[Questions on scene geometry]
----
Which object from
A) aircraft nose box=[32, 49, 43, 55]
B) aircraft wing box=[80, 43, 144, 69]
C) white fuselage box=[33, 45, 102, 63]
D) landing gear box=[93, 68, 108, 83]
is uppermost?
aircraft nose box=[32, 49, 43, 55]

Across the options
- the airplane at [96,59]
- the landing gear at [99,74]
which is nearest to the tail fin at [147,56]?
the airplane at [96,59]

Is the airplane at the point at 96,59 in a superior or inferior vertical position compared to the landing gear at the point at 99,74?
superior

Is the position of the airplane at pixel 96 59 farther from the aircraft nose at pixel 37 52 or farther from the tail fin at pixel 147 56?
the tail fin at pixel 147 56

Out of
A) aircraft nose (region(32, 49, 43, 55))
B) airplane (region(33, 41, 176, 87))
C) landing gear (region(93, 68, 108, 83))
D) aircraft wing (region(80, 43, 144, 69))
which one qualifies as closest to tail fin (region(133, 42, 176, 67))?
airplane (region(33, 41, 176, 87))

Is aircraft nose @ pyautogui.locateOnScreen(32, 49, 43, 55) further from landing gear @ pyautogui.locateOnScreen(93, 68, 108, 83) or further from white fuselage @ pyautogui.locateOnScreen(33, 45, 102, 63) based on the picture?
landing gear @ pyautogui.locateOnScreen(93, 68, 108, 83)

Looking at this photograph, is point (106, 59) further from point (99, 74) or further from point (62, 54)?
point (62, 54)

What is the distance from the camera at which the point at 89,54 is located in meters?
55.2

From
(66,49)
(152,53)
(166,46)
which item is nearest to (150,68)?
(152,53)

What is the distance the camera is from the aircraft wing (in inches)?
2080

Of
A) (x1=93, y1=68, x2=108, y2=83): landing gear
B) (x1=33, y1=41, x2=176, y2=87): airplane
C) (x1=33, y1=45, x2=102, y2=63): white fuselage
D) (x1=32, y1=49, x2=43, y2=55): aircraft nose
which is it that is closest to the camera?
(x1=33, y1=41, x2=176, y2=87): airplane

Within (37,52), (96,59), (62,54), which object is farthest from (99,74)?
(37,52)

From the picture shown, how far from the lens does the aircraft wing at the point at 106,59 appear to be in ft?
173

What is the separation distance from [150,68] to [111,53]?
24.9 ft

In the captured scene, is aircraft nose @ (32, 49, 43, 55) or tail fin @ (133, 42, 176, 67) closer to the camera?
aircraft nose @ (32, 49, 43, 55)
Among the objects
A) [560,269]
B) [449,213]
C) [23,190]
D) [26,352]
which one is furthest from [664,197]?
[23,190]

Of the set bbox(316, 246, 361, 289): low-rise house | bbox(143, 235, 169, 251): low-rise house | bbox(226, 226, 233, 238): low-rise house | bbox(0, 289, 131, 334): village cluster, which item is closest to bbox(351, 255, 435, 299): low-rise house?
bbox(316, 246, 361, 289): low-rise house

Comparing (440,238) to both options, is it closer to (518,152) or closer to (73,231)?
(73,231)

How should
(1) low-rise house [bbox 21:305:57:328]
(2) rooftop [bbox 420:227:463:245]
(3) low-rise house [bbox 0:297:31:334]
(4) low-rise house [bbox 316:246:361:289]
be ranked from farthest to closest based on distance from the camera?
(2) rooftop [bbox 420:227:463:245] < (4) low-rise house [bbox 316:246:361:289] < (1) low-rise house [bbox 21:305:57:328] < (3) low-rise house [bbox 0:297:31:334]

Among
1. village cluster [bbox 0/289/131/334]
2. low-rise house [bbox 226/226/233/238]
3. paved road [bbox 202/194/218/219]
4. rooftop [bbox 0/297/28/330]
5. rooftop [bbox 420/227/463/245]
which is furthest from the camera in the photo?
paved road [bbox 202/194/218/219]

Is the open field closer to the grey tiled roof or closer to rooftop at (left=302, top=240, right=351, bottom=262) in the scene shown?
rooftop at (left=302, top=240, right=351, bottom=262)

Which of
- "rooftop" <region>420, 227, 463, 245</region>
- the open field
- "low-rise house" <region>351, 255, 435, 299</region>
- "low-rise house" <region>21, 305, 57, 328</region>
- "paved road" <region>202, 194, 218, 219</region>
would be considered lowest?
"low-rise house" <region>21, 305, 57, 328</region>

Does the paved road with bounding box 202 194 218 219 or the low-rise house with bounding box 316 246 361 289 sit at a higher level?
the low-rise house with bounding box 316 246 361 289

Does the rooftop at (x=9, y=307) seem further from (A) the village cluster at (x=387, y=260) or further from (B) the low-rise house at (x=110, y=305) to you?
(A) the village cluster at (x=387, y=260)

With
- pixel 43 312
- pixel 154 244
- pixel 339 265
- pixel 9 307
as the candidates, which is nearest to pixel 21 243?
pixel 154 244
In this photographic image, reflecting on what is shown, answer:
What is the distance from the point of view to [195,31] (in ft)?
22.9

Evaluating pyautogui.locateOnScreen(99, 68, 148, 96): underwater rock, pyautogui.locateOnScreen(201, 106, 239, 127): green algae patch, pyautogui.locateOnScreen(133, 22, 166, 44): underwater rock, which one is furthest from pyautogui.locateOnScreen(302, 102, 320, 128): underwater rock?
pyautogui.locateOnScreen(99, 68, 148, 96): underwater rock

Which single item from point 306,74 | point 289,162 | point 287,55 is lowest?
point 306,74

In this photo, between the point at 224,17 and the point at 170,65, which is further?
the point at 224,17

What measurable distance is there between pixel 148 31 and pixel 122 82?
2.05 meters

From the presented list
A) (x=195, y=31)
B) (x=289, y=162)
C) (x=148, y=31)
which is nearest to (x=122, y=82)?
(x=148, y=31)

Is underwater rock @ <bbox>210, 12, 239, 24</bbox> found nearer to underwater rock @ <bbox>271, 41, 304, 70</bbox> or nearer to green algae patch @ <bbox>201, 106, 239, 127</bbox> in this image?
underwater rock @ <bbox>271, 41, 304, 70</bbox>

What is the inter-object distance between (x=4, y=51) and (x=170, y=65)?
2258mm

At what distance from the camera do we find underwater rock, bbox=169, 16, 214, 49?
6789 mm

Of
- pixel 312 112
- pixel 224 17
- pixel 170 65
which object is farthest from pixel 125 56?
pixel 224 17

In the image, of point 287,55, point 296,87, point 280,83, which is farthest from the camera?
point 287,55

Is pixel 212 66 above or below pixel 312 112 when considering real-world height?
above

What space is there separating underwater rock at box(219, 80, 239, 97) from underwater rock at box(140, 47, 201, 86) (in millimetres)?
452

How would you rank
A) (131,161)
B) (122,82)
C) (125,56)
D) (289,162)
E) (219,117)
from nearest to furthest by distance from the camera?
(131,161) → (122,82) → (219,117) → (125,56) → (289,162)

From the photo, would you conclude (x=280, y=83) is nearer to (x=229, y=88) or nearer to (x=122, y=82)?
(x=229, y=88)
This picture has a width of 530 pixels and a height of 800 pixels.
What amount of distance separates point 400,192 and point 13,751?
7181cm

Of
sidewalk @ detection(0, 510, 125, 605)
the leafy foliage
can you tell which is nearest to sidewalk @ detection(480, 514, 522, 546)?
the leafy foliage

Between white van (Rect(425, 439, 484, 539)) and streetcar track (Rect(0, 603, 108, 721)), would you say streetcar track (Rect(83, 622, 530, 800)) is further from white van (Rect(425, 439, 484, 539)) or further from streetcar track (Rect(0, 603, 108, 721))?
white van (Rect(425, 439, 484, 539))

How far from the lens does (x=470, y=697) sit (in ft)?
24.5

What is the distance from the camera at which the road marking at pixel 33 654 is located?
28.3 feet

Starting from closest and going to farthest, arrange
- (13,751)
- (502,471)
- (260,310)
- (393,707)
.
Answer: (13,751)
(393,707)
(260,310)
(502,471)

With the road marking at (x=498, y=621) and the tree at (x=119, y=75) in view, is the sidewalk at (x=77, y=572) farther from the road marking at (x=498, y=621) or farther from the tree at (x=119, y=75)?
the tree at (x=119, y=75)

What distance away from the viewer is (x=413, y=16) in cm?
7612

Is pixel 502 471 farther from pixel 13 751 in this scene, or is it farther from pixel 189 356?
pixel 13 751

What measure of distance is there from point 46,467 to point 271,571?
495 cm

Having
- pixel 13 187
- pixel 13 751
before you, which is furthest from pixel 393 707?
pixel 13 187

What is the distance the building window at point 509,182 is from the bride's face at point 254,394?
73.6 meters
----
• GIVEN PROBLEM: Extract, word for word, the lines starting at the one that contains "What distance away" and ending at the last line of the rows, including both.

• FINISHED ANSWER:
What distance away from the viewer is (x=413, y=16) in cm?
7612

Is pixel 502 471 farther from pixel 13 751 in this scene, or is it farther from pixel 189 356?
pixel 13 751

What measure of distance is there from point 46,467 to point 271,571?
495 cm

Having
- pixel 13 187
- pixel 13 751
before you, which is furthest from pixel 393 707?
pixel 13 187

What is the distance the building window at point 509,182 is from the bride's face at point 254,394?
73.6 meters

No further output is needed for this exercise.